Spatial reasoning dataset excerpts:
# # # # # # #
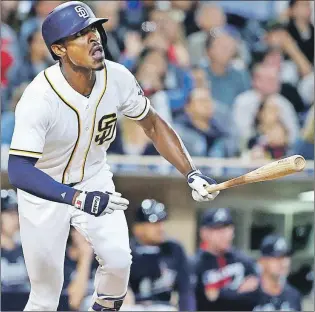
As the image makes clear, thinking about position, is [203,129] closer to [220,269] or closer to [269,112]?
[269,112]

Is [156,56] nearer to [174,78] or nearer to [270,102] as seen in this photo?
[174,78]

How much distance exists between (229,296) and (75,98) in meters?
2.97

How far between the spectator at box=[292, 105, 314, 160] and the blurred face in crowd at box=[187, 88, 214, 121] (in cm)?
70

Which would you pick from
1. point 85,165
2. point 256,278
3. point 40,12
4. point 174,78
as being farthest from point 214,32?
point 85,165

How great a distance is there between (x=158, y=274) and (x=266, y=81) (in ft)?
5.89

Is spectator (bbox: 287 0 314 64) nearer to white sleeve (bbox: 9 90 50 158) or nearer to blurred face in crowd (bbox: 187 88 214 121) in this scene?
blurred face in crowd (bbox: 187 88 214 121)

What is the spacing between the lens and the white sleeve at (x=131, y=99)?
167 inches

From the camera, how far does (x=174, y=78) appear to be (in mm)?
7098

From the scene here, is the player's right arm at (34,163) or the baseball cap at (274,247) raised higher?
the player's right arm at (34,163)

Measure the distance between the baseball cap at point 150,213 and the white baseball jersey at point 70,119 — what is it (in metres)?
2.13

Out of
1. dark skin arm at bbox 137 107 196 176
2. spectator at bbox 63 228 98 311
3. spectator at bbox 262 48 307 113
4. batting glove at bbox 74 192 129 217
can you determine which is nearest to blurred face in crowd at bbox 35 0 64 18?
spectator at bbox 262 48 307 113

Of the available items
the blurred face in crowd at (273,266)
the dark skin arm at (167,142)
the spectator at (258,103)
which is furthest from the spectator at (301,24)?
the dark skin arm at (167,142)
# # # # # # #
Task goal – Rewrite all the records above with "white sleeve" changed to "white cuff" and everything else left as it is. Leave out the pictures.

Complete answer –
As the image makes clear, thinking about position, is [203,129] closer to [220,269] or closer to [269,112]?
[269,112]

Is [156,56] nearer to [174,78] or nearer to [270,102] as seen in this photo?
[174,78]

How much distance exists between (229,296) and (75,98) in meters?
2.97

How far between the spectator at box=[292, 105, 314, 160] and the blurred face in crowd at box=[187, 88, 214, 121] (in cm)?
70

Which would you pick from
1. point 85,165
2. point 256,278
3. point 40,12
4. point 174,78
as being farthest from point 214,32?
point 85,165

How great a distance is there between (x=158, y=274) and (x=266, y=81) (in ft)?
5.89

Is spectator (bbox: 287 0 314 64) nearer to white cuff (bbox: 9 90 50 158) or nearer to blurred face in crowd (bbox: 187 88 214 121) in this scene?
blurred face in crowd (bbox: 187 88 214 121)

What is the spacing between the lens and the white cuff at (x=131, y=99)?
167 inches

From the camera, how far does (x=174, y=78) appear to be (in mm)?
7098

From the scene here, is the player's right arm at (34,163) or the baseball cap at (274,247) raised higher?
the player's right arm at (34,163)

Measure the distance between the baseball cap at point 150,213 and the white baseball jersey at point 70,119 — what is it (in metres)?
2.13

Out of
1. dark skin arm at bbox 137 107 196 176
2. spectator at bbox 63 228 98 311
3. spectator at bbox 262 48 307 113
4. batting glove at bbox 74 192 129 217
can you determine which is nearest to blurred face in crowd at bbox 35 0 64 18?
spectator at bbox 262 48 307 113

Of the available items
the blurred face in crowd at (273,266)
the dark skin arm at (167,142)
the spectator at (258,103)
which is furthest from the spectator at (301,24)?
the dark skin arm at (167,142)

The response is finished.